EXERCISE DETAILS: Copy out each of the lines below that contains the word "measured".

Excerpts from spatial question data
------------------------------------------------------------------------

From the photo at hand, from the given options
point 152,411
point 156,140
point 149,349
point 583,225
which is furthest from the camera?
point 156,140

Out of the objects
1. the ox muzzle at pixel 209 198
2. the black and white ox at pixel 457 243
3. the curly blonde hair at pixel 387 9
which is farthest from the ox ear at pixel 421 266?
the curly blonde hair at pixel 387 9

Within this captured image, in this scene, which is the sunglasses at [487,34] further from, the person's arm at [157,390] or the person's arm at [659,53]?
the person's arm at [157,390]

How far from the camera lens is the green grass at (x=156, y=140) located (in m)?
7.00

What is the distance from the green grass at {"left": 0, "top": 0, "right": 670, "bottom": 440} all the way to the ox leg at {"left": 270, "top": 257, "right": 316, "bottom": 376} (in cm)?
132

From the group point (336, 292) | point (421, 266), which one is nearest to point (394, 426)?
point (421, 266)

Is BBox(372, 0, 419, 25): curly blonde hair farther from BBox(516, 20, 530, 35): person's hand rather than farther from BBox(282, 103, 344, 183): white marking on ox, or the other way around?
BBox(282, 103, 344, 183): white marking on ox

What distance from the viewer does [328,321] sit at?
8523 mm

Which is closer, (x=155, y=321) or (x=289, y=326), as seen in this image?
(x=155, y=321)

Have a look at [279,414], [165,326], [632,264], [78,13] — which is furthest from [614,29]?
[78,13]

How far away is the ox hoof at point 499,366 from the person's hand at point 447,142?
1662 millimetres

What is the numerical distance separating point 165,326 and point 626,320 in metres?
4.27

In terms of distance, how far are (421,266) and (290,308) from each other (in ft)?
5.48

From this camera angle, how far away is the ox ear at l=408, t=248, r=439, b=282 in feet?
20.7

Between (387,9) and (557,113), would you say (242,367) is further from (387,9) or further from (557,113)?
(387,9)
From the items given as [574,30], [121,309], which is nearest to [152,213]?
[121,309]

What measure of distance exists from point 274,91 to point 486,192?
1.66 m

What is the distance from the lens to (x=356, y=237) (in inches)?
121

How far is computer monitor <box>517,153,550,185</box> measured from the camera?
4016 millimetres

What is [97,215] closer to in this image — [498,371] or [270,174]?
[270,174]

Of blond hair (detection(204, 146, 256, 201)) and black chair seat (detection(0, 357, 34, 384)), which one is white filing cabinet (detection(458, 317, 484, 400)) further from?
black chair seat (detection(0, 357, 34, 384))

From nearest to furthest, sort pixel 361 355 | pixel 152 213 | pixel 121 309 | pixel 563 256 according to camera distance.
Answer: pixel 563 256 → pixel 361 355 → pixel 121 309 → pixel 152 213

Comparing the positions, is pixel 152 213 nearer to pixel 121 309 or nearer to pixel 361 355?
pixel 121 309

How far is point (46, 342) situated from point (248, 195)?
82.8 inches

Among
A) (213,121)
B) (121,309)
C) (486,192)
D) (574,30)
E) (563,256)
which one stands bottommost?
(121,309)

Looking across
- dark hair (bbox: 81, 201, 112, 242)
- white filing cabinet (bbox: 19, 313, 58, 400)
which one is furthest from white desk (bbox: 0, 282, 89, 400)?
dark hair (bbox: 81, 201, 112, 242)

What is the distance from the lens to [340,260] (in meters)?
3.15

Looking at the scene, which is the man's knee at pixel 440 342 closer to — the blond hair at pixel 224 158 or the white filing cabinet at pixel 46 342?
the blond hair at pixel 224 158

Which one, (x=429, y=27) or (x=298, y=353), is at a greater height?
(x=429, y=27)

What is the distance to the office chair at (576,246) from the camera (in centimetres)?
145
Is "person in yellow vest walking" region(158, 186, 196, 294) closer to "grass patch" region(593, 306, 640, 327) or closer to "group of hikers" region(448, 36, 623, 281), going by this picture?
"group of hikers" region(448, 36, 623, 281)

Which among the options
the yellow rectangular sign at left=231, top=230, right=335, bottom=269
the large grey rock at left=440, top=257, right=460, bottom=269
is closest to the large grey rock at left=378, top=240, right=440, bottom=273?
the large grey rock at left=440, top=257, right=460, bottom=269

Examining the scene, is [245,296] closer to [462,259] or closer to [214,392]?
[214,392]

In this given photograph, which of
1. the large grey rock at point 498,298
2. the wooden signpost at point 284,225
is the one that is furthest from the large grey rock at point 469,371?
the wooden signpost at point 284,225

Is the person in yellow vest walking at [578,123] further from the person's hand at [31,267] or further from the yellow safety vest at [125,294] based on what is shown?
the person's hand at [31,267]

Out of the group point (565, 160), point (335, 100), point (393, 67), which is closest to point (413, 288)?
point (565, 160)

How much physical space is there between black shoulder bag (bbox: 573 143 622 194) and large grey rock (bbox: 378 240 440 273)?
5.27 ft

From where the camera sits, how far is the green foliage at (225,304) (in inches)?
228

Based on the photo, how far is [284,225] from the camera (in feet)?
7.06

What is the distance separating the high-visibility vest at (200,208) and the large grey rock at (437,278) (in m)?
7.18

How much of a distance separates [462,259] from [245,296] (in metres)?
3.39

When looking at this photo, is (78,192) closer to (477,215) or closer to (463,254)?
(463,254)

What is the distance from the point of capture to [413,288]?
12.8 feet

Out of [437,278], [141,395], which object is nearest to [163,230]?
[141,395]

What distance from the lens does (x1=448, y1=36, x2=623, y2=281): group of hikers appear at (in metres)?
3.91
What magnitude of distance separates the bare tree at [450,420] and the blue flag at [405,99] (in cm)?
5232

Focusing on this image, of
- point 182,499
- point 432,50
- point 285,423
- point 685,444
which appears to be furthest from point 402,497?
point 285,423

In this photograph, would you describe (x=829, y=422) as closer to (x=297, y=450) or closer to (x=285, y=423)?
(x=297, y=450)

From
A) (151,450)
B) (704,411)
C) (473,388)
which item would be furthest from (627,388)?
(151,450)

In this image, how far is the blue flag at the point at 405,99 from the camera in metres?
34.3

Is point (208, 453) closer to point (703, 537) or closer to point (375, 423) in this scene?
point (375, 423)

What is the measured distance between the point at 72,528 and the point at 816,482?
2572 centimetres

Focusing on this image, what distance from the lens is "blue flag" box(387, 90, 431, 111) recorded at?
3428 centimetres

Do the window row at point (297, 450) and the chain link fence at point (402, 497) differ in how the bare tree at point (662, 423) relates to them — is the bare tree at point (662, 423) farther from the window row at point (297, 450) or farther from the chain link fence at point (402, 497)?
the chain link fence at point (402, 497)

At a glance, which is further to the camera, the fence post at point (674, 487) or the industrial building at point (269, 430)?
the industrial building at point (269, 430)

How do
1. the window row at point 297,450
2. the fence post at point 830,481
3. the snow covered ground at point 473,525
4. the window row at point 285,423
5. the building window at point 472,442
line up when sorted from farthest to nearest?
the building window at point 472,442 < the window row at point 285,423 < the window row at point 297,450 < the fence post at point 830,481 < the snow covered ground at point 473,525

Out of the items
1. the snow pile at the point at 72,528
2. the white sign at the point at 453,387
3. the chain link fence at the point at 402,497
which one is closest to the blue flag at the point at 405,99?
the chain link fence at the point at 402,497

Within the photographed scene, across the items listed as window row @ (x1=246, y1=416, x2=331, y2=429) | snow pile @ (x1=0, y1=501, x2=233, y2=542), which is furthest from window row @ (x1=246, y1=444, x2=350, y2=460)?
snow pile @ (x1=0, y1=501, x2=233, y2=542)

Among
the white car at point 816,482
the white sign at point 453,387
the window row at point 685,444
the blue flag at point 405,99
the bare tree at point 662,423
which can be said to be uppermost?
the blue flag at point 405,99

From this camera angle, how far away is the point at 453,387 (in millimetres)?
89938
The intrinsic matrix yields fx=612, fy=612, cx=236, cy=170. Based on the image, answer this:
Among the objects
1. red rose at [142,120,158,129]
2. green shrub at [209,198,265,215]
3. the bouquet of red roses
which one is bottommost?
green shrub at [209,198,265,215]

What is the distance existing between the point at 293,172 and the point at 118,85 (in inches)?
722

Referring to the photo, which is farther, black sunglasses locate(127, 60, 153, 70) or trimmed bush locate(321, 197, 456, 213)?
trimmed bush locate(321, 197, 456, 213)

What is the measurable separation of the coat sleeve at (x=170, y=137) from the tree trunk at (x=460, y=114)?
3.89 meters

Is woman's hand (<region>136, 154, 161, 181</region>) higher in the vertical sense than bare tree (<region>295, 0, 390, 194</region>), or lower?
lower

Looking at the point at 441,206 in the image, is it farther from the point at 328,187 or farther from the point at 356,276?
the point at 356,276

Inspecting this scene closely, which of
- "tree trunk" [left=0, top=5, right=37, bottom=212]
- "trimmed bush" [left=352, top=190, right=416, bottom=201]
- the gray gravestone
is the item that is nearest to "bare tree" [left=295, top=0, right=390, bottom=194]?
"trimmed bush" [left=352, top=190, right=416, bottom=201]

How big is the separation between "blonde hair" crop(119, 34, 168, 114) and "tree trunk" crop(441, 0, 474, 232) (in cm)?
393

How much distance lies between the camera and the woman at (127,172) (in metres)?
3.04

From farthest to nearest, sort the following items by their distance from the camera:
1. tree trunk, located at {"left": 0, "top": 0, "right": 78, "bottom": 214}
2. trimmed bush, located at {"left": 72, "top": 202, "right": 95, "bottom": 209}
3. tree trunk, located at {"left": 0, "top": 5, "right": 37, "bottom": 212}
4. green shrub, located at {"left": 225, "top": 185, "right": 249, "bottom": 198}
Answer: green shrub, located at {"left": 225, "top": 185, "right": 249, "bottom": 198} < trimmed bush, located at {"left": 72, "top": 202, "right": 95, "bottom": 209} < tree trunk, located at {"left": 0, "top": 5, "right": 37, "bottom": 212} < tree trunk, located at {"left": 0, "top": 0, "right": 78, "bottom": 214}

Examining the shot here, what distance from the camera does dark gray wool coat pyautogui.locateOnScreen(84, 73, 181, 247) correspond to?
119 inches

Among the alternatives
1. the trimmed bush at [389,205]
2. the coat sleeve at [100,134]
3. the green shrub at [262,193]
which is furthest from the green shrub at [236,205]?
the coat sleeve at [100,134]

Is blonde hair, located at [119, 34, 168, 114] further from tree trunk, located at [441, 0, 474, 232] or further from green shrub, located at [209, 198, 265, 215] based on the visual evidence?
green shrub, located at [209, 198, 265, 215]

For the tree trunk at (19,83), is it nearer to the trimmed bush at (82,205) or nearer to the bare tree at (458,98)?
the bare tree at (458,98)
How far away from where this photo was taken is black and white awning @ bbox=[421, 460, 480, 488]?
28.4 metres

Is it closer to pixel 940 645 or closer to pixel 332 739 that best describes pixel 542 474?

------------------------------------------------------------------------

EXERCISE RESPONSE:
How far is computer monitor <box>517,153,550,185</box> measured from the camera?
What is the measured distance between the point at 72,528 and the point at 816,482?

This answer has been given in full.